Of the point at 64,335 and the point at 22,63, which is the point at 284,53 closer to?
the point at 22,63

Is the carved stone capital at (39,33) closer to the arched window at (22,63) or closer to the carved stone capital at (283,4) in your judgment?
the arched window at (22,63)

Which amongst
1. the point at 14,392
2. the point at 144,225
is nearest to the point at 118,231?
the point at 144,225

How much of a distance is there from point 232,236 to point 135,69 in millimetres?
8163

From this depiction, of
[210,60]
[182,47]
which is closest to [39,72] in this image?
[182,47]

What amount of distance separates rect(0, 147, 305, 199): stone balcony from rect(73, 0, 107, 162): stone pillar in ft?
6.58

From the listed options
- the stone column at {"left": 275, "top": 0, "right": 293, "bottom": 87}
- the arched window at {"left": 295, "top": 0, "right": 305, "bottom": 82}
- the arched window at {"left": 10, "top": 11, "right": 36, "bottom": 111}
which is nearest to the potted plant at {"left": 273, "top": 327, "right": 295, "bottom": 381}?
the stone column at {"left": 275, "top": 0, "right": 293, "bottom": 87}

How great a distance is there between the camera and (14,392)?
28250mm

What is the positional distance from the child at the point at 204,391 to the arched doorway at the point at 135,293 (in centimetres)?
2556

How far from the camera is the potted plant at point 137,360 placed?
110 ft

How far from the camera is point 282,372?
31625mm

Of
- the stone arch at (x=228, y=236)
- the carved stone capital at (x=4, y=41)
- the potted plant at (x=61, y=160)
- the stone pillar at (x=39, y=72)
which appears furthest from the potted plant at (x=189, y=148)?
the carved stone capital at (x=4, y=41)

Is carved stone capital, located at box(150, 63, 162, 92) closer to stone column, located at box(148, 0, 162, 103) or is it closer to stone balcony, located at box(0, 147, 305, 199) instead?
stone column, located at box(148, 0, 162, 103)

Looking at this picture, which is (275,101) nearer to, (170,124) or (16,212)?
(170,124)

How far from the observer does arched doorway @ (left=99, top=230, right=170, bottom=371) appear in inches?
---*---
What the exercise asks :: Convert the lines above into a JSON list of strings, one string per line, leaving out blank lines.

Response for this exercise ::
[
  "Of the point at 64,335 and the point at 22,63, which is the point at 284,53 closer to?",
  "the point at 22,63",
  "Is the carved stone capital at (39,33) closer to the arched window at (22,63) or closer to the carved stone capital at (283,4) in your judgment?",
  "the arched window at (22,63)",
  "Which amongst",
  "1. the point at 14,392",
  "2. the point at 144,225",
  "is nearest to the point at 118,231?",
  "the point at 144,225",
  "How much of a distance is there from point 232,236 to point 135,69 in millimetres?",
  "8163",
  "From this depiction, of",
  "[210,60]",
  "[182,47]",
  "which is closest to [39,72] in this image?",
  "[182,47]",
  "What amount of distance separates rect(0, 147, 305, 199): stone balcony from rect(73, 0, 107, 162): stone pillar in ft?",
  "6.58",
  "From the listed options",
  "- the stone column at {\"left\": 275, \"top\": 0, \"right\": 293, \"bottom\": 87}",
  "- the arched window at {\"left\": 295, \"top\": 0, \"right\": 305, \"bottom\": 82}",
  "- the arched window at {\"left\": 10, \"top\": 11, \"right\": 36, \"bottom\": 111}",
  "which is nearest to the potted plant at {\"left\": 273, \"top\": 327, \"right\": 295, \"bottom\": 381}?",
  "the stone column at {\"left\": 275, \"top\": 0, \"right\": 293, \"bottom\": 87}",
  "How great a distance is there between the camera and (14,392)?",
  "28250mm",
  "What is the positional distance from the child at the point at 204,391 to the arched doorway at the point at 135,293 (in centimetres)?",
  "2556",
  "How far from the camera is the potted plant at point 137,360 placed?",
  "110 ft",
  "How far from the camera is point 282,372?",
  "31625mm",
  "Of",
  "- the stone arch at (x=228, y=236)",
  "- the carved stone capital at (x=4, y=41)",
  "- the potted plant at (x=61, y=160)",
  "- the stone pillar at (x=39, y=72)",
  "which appears furthest from the potted plant at (x=189, y=148)?",
  "the carved stone capital at (x=4, y=41)",
  "Is carved stone capital, located at box(150, 63, 162, 92) closer to stone column, located at box(148, 0, 162, 103) or is it closer to stone balcony, located at box(0, 147, 305, 199) instead?",
  "stone column, located at box(148, 0, 162, 103)",
  "Looking at this picture, which is (275,101) nearer to, (170,124) or (16,212)?",
  "(170,124)",
  "How far from the observer does arched doorway @ (left=99, top=230, right=170, bottom=371) appear in inches?"
]